Saved entries:
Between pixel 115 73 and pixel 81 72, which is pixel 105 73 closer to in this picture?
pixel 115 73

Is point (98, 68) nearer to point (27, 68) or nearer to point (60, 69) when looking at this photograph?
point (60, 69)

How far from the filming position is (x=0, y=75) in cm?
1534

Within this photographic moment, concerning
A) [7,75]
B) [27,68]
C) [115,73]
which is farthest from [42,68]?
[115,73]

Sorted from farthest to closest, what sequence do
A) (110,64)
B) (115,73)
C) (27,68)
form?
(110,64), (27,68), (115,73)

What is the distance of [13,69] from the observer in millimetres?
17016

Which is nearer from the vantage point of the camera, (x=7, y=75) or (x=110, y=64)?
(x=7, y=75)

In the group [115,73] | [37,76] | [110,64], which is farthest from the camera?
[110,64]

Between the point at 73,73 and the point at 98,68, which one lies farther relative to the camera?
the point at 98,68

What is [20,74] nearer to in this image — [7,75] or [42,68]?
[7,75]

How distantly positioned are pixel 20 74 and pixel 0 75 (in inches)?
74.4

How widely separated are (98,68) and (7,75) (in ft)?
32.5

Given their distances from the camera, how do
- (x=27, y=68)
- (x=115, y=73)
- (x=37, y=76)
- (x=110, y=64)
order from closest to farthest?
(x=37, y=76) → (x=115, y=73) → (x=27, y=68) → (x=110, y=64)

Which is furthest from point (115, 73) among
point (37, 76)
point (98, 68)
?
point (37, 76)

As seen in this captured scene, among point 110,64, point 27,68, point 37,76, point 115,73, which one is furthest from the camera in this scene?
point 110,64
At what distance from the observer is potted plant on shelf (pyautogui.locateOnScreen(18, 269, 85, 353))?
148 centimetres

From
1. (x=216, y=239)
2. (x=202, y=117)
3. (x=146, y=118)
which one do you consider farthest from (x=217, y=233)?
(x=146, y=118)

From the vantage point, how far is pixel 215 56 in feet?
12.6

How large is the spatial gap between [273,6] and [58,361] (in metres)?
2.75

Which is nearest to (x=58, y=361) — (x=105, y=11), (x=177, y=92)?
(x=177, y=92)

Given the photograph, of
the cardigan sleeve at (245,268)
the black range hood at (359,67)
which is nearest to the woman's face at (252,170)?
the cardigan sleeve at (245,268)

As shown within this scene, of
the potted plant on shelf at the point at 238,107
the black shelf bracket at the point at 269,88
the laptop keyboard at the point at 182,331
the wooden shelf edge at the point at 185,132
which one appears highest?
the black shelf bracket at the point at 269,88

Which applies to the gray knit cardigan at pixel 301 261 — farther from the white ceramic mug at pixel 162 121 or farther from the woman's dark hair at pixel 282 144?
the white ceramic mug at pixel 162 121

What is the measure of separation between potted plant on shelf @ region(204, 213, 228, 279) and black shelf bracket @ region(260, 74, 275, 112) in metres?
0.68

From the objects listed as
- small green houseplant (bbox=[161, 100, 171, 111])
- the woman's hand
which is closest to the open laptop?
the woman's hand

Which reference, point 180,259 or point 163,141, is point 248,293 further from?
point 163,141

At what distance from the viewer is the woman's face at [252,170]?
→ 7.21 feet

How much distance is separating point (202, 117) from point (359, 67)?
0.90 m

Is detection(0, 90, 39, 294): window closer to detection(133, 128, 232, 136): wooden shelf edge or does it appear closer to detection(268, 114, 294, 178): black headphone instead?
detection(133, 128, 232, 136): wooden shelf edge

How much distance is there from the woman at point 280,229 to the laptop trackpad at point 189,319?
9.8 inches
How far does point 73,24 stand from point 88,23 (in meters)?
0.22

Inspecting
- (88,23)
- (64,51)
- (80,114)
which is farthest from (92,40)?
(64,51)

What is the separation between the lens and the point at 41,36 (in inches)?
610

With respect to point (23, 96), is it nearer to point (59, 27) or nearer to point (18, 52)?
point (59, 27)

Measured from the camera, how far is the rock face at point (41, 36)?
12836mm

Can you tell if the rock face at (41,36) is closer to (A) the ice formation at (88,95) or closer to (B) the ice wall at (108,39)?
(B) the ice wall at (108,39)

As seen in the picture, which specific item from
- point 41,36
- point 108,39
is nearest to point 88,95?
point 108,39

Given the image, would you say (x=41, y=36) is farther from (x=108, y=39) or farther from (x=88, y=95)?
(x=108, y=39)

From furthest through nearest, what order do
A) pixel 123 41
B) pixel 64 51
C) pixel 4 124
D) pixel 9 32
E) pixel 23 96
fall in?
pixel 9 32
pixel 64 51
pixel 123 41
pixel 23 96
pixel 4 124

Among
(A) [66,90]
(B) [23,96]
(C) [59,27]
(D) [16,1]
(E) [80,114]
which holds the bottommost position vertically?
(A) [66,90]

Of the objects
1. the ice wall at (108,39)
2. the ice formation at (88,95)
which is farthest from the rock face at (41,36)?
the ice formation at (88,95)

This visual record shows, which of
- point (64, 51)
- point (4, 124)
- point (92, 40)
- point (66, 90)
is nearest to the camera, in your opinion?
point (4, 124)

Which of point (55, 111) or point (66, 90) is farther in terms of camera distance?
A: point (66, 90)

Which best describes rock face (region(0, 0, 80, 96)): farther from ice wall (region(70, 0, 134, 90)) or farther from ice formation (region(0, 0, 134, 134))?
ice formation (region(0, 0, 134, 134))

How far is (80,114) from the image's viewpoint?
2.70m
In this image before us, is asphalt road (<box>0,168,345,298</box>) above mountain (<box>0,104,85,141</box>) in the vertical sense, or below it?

Short exercise ▸ Reproduce word for word the saved entries from the line containing "Given the image, would" through the end of the entries, including both ends.

Result ▸
Given the image, would you say (x=41, y=36) is farther from (x=108, y=39) or farther from (x=88, y=95)?
(x=108, y=39)

From furthest through nearest, what order do
A) pixel 123 41
B) pixel 64 51
C) pixel 4 124
D) pixel 9 32
E) pixel 23 96
fall in?
pixel 9 32
pixel 64 51
pixel 123 41
pixel 23 96
pixel 4 124

Among
(A) [66,90]
(B) [23,96]
(C) [59,27]
(D) [16,1]
(E) [80,114]
which holds the bottommost position vertically?
(A) [66,90]

Of the objects
1. the ice wall at (108,39)
2. the ice formation at (88,95)
which is farthest from the rock face at (41,36)?
the ice formation at (88,95)

This visual record shows, which of
- point (64, 51)
- point (4, 124)
- point (92, 40)
- point (66, 90)
is nearest to the camera, in your opinion?
point (4, 124)

Which of point (55, 111) or point (66, 90) is farther in terms of camera distance?
A: point (66, 90)

Which best describes rock face (region(0, 0, 80, 96)): farther from ice wall (region(70, 0, 134, 90)) or farther from ice formation (region(0, 0, 134, 134))?
ice formation (region(0, 0, 134, 134))

How far is (80,114) from the image's viewpoint?
2.70m
In this image before us, is asphalt road (<box>0,168,345,298</box>) above mountain (<box>0,104,85,141</box>) in the vertical sense, or below it?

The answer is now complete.